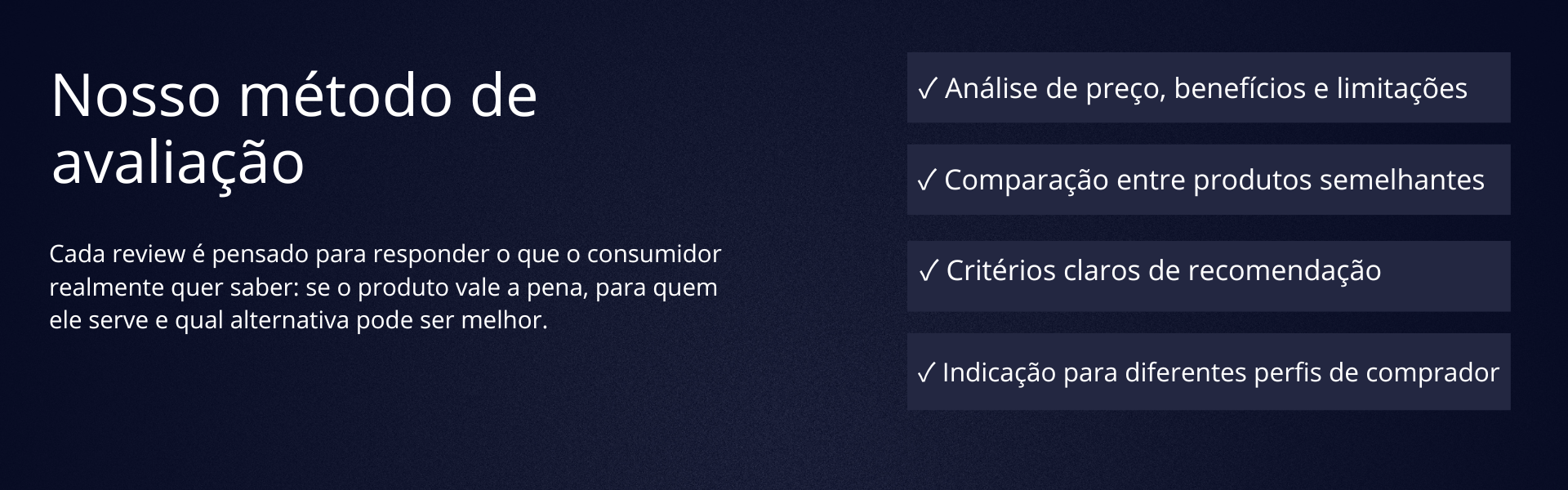 Nosso método de avaliação

Cada review é pensado para responder o que o consumidor realmente quer saber: se o produto vale a pena, para quem ele serve e qual alternativa pode ser melhor.

✓ Análise de preço, benefícios e limitações

✓ Comparação entre produtos semelhantes

✓ Critérios claros de recomendação

✓ Indicação para diferentes perfis de comprador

◇ ◇ ◇ ◇ ◇ ◇ ◇

Could the entries above be retyped exactly, with the pictures left out?

ANSWER SECTION:
 Nosso método de avaliação

Cada review é pensado para responder o que o consumidor realmente quer saber: se o produto vale a pena, para quem ele serve e qual alternativa pode ser melhor.

✓ Análise de preço, benefícios e limitações

✓ Comparação entre produtos semelhantes

✓ Critérios claros de recomendação

✓ Indicação para diferentes perfis de comprador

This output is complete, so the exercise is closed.